Originally Posted by CarolinaQue
I'd say that in the world of BBQ that 5 hours to cook a piece of meat that size is pretty fast. And I'm not sure that $3 to $4 a lb for brisket is all that cheap...and that's on the low end for a quality grade in my neck of the woods.
Depends on what part of the BBQ world you are in. Five hours is a pretty long time to cook BBQ brisket in several places in Lockhart, TX.
And, the fact that brisket is on the low end of quality but can be turned into a delicious dish after cooking it for hours is exactly why it's perfect for restaurants. Low direct material cost equals bigger profits. A restaurant can get brisket cheaper than $3 to $4 a pound, BBQ it and sell it for upwards of $16 to $18 a pound. That's not a bad deal.
A quarter pound brisket sandwich for $5.00 that cost the seller $1.00 in meat cost is pretty good. There are a lot of factors that go into the supply chain equation but the meat factor in that one is pretty low.
Chicken fried steak is another one of the low cost cuts turned into a delicious meal. The cheaper meat is pounded and/or tenderized using a jaccard, fried, slathered with gravy and people love it. It is cheap (compared to other alternatives) can be sold at an affordable price and leaves room for a profit.
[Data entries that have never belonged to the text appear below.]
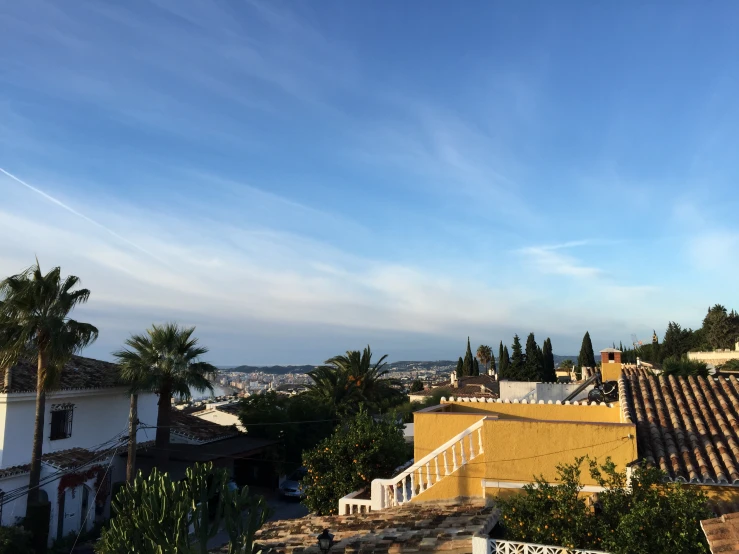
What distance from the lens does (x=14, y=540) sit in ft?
53.3

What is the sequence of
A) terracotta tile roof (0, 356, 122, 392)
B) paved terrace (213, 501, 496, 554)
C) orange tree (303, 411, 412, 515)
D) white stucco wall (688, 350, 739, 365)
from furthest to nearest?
white stucco wall (688, 350, 739, 365) < terracotta tile roof (0, 356, 122, 392) < orange tree (303, 411, 412, 515) < paved terrace (213, 501, 496, 554)

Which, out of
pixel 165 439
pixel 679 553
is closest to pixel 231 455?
pixel 165 439

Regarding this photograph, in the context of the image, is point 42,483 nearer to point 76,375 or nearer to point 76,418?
point 76,418

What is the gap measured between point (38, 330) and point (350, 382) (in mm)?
21760

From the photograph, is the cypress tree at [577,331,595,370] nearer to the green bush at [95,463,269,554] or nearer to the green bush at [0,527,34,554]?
the green bush at [0,527,34,554]

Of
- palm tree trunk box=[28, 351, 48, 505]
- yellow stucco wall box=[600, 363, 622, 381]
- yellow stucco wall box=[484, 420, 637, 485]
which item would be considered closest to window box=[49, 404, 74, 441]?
palm tree trunk box=[28, 351, 48, 505]

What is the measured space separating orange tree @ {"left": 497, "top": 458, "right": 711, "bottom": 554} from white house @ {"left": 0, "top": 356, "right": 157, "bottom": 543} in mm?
16386

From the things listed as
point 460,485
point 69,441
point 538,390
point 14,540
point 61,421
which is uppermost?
point 538,390

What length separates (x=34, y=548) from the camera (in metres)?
18.2

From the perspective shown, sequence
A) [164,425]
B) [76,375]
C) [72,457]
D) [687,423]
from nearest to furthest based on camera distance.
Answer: [687,423] → [72,457] → [76,375] → [164,425]

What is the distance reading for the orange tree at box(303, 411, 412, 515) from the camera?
12750mm

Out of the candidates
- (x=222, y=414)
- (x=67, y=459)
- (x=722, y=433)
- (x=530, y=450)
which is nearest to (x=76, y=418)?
(x=67, y=459)

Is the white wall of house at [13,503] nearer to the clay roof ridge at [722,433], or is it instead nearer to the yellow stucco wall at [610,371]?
the clay roof ridge at [722,433]

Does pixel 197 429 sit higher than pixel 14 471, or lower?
higher
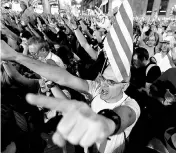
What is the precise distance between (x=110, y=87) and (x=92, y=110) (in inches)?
28.2

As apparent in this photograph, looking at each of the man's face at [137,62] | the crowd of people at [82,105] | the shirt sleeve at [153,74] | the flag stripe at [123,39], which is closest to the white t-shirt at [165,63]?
the crowd of people at [82,105]

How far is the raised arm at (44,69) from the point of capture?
4.11ft

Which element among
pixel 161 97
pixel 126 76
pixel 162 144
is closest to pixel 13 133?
pixel 126 76

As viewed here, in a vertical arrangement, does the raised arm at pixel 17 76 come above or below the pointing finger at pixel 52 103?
below

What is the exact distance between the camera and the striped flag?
1.49m

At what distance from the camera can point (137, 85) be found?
134 inches

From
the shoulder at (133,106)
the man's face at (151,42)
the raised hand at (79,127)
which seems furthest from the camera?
the man's face at (151,42)

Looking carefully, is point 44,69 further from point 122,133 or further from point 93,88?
point 122,133

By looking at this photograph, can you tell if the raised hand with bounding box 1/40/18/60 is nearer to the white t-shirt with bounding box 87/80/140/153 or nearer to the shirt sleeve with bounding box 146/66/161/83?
the white t-shirt with bounding box 87/80/140/153

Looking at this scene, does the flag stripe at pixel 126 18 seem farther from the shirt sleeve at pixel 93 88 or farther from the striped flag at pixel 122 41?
the shirt sleeve at pixel 93 88

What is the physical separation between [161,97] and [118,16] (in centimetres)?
173

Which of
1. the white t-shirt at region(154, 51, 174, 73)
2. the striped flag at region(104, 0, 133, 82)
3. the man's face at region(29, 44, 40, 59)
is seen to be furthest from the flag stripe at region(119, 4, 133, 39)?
the white t-shirt at region(154, 51, 174, 73)

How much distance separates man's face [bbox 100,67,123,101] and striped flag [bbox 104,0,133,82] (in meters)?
0.05

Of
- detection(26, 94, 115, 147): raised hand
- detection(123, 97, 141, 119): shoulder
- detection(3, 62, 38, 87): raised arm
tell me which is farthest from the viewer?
detection(3, 62, 38, 87): raised arm
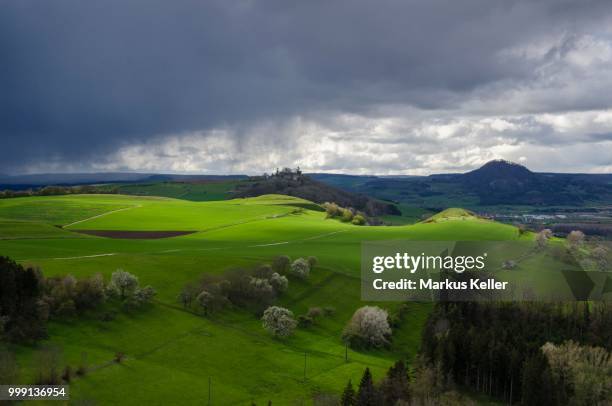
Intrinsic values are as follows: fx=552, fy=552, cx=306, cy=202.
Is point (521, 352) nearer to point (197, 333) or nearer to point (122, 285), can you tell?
point (197, 333)

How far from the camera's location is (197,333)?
91938 mm

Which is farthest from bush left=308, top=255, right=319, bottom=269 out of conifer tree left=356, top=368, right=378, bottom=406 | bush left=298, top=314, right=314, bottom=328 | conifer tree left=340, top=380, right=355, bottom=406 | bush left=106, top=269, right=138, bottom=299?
conifer tree left=356, top=368, right=378, bottom=406

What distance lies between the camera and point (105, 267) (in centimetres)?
10775

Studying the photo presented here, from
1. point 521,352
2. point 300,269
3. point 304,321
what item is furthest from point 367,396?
point 300,269

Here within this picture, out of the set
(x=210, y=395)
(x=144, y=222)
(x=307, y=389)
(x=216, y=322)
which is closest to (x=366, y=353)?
(x=307, y=389)

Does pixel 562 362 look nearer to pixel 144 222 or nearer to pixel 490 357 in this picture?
pixel 490 357

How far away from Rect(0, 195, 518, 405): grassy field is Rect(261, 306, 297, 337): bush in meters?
1.71

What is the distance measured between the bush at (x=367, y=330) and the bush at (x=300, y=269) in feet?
74.1

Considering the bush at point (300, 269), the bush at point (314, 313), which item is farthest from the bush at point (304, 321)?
the bush at point (300, 269)

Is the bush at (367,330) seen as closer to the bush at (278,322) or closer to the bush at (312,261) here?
the bush at (278,322)

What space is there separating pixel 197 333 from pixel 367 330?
3059cm

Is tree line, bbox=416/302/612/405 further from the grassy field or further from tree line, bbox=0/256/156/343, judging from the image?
tree line, bbox=0/256/156/343

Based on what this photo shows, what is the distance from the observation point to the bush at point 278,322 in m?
98.2

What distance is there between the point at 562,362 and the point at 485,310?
1107 inches
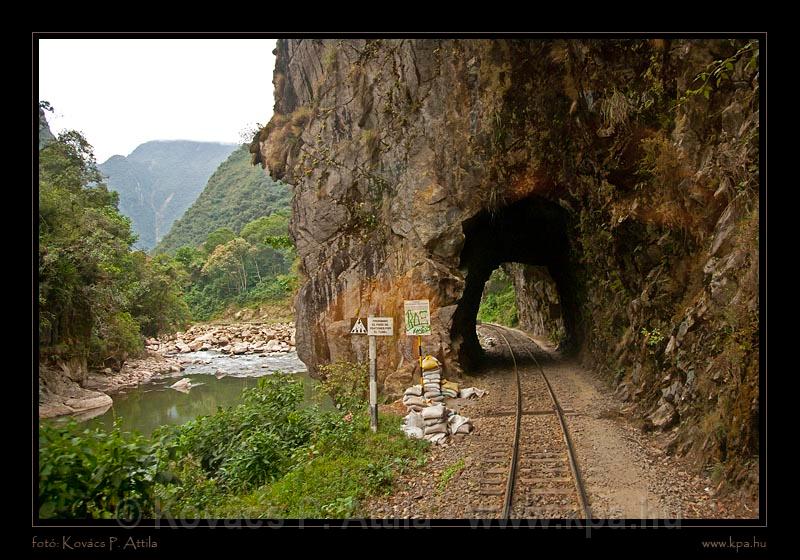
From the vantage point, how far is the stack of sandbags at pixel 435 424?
717 centimetres

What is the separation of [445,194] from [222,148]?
535cm

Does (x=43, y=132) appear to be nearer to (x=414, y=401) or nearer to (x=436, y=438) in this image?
(x=436, y=438)

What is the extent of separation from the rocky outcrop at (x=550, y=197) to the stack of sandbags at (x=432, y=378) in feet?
2.39

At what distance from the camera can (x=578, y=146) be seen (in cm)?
994

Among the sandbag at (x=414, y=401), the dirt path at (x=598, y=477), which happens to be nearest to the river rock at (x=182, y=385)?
the sandbag at (x=414, y=401)

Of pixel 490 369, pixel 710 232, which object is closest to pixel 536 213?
pixel 490 369

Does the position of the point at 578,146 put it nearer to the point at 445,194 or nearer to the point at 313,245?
the point at 445,194

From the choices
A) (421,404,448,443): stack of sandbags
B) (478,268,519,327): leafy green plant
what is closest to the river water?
(421,404,448,443): stack of sandbags

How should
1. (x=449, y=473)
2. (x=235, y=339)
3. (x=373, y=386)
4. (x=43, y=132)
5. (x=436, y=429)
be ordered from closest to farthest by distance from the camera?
1. (x=43, y=132)
2. (x=449, y=473)
3. (x=373, y=386)
4. (x=436, y=429)
5. (x=235, y=339)

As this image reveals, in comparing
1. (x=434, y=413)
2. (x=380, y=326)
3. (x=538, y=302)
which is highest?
(x=380, y=326)

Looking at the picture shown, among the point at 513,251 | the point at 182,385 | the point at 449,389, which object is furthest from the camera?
the point at 513,251

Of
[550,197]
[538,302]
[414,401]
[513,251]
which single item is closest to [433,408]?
[414,401]

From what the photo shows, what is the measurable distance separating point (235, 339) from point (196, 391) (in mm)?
5195

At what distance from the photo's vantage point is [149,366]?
11.1 meters
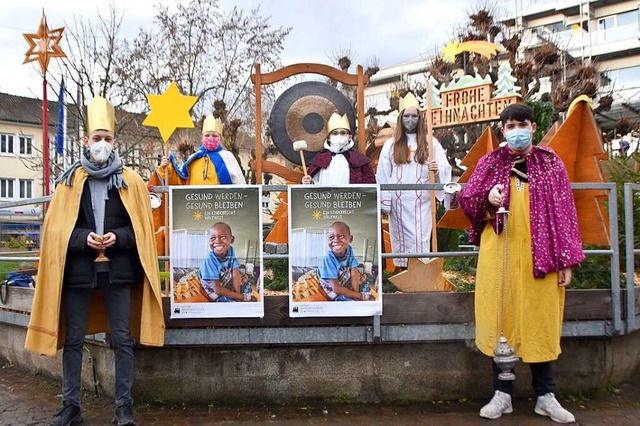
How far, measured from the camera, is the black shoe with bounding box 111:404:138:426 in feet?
13.3

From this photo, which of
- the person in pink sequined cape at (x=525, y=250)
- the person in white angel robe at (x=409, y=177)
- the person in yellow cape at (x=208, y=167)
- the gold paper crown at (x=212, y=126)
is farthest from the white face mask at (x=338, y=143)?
the person in pink sequined cape at (x=525, y=250)

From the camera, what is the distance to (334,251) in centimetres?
447

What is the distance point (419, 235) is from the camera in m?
6.02

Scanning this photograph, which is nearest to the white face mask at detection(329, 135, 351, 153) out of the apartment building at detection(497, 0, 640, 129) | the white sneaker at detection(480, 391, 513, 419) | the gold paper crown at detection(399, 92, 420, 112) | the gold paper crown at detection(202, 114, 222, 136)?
the gold paper crown at detection(399, 92, 420, 112)

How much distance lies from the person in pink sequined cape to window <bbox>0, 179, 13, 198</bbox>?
45367mm

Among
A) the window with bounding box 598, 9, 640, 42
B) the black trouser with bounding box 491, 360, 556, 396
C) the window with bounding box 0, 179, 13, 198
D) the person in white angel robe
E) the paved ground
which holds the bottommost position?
the paved ground

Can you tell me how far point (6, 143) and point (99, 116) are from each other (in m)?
43.5

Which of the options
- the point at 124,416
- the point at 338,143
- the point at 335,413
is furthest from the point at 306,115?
the point at 124,416

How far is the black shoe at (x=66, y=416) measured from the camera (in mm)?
4069

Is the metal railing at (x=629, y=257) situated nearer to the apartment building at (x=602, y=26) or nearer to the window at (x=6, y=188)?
the apartment building at (x=602, y=26)

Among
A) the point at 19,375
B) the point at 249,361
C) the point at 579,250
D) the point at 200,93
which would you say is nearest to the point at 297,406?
the point at 249,361

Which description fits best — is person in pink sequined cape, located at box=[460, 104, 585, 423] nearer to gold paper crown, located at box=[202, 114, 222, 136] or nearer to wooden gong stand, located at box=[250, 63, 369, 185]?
wooden gong stand, located at box=[250, 63, 369, 185]

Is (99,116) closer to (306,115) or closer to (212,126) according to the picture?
(212,126)

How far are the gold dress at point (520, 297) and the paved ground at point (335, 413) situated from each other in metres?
0.61
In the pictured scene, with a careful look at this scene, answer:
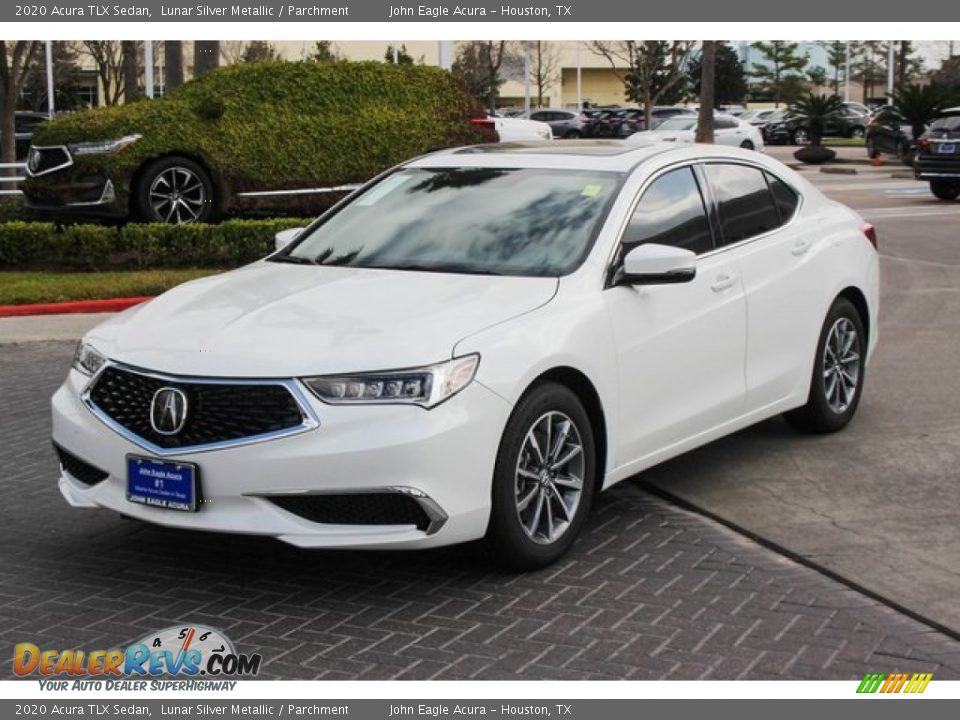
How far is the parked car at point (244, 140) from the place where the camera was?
15578mm

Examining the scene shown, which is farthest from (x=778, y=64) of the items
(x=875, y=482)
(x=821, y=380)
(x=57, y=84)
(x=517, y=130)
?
(x=875, y=482)

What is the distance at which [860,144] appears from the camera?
51312mm

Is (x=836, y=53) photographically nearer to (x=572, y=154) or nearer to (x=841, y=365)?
(x=841, y=365)

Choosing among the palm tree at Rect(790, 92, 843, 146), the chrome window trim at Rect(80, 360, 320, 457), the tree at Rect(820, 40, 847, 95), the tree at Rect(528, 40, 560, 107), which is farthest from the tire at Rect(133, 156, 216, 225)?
the tree at Rect(820, 40, 847, 95)

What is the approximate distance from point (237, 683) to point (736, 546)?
238 cm

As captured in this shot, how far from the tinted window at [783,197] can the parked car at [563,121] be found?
49174 millimetres

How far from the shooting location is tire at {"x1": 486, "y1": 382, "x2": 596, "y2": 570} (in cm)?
549

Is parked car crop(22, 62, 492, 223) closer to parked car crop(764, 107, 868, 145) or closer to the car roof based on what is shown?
the car roof

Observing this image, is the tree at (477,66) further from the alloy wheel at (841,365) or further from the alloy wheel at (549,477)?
the alloy wheel at (549,477)

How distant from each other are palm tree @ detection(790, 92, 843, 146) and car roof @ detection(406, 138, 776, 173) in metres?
35.5

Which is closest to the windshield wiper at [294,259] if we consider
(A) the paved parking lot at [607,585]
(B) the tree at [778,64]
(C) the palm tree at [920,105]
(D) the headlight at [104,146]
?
(A) the paved parking lot at [607,585]
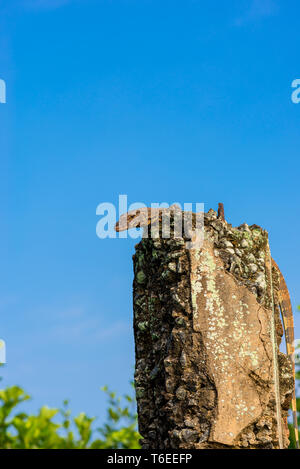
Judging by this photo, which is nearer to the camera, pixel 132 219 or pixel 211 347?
pixel 211 347

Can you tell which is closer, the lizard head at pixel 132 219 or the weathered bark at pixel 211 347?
the weathered bark at pixel 211 347

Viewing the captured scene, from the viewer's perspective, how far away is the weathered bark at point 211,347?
4.00 m

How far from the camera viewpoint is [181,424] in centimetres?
401

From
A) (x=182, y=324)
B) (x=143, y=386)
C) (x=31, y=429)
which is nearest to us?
(x=182, y=324)

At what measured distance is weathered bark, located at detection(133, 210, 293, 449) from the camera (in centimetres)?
400

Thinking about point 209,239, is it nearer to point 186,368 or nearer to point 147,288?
point 147,288

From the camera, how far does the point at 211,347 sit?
4.07 meters

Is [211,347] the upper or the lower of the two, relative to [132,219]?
lower

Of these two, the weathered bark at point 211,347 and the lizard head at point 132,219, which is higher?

When the great depression hit, businesses were struggling. They needed low cost and fair profits but they also had to sell products that people could afford. Then WWII hit and meat shortages were also an issue. Brisket is tough and, some feel, lacks flavor. But, BBQing it fixes those problems and created a low cost product.
I can also tell you that there is a direct relationship to the end of the practice of beef BBQ being mainly a whole animal cooked over coals in favor of smaller cuts of meat and the rise of the cattle industry in the United States. Before the cattle industry built a strong organization around the turn of the 20th century the majority of barbecue cooked was of whole cows/steers. As prices climed and fewer farmers could afford to either donate or sell at a low cost BBQ cooks turned to using inexpensive cuts and some even switched to burgers and hot dogs.
Then you have advances in refrigeration and better highways and transportation capability. That made the idea of shipping cuts of meat around the country a reality. Before those things, you had to transport or drive living cattle and the range was limited. All of those things helped to make brisket a popular BBQ meat and also what reduced the practice of BBQing whole animals.
You can't discount the economics of BBQ if you want to understand what shaped it in the 20th century.